音のない世界に生きる私が、あやかしの妻になりました
【黒稜様は、何か存じ上げませんでしょうか?私にかけられた呪いを解く方法。呪いを打ち消すことのできる術式など、ないでしょうか?】
もしかしたら黒稜なら何か知っているかもしれないと、桜は一縷の望みをかけて問うてみた。
陰陽師の力が戻るかもしれない。そして、桜の聴力も。
しかし黒稜は桜の質問に、眉根を寄せる。
「ここにある蔵書には一通り目を通したはずだが、呪いを打ち消す書物については読んだことがない」
「そう…、ですか…」
「しかし、まだ蔵の方には確認出来ていないものも多い。
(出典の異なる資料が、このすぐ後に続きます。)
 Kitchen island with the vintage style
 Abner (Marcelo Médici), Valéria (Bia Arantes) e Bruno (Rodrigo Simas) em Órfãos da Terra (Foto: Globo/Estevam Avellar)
父の蔵書は山のようにあるからな」
黒稜は桜の瞳を真剣に見つめた。
「絶対に呪いを解く方法を探す。俺はもう大切な者を失いたくはない…」
黒稜の言葉にしては珍しく、桜は最後の方の言葉が読めなかった。
(なんて仰ったのかしら?失いたくない?)
桜が黒稜の言葉を聴き返そうとしている間にも、話が先に進んでしまう。
「目下のところ、桜に掛けられた呪いの解術式を探すのが最優先だ。桜はその間、あまり屋敷から離れないようにしてくれ」
「あ…はい」
「雪平が今後何か仕掛けて来ないとも限らないからな」
桜はそこでふと雪平の言葉を思い出す。
「貴様を地獄に送り、次はその妹、そして嫁の文江、その後が道元だ!!!」
雪平は桜を亡き者にした後、弥生や文江、道元を襲うつもりであったらしい。
傷を負った雪平がすぐに動くとは考えにくいが、北白河の家は無事だろうか。
桜はそれが気掛かりだった。
【黒稜様、一度北白河の家に帰る許可をいただけませんでしょうか?】
桜の言葉に、黒稜はぐっと眉間に皺を寄せる。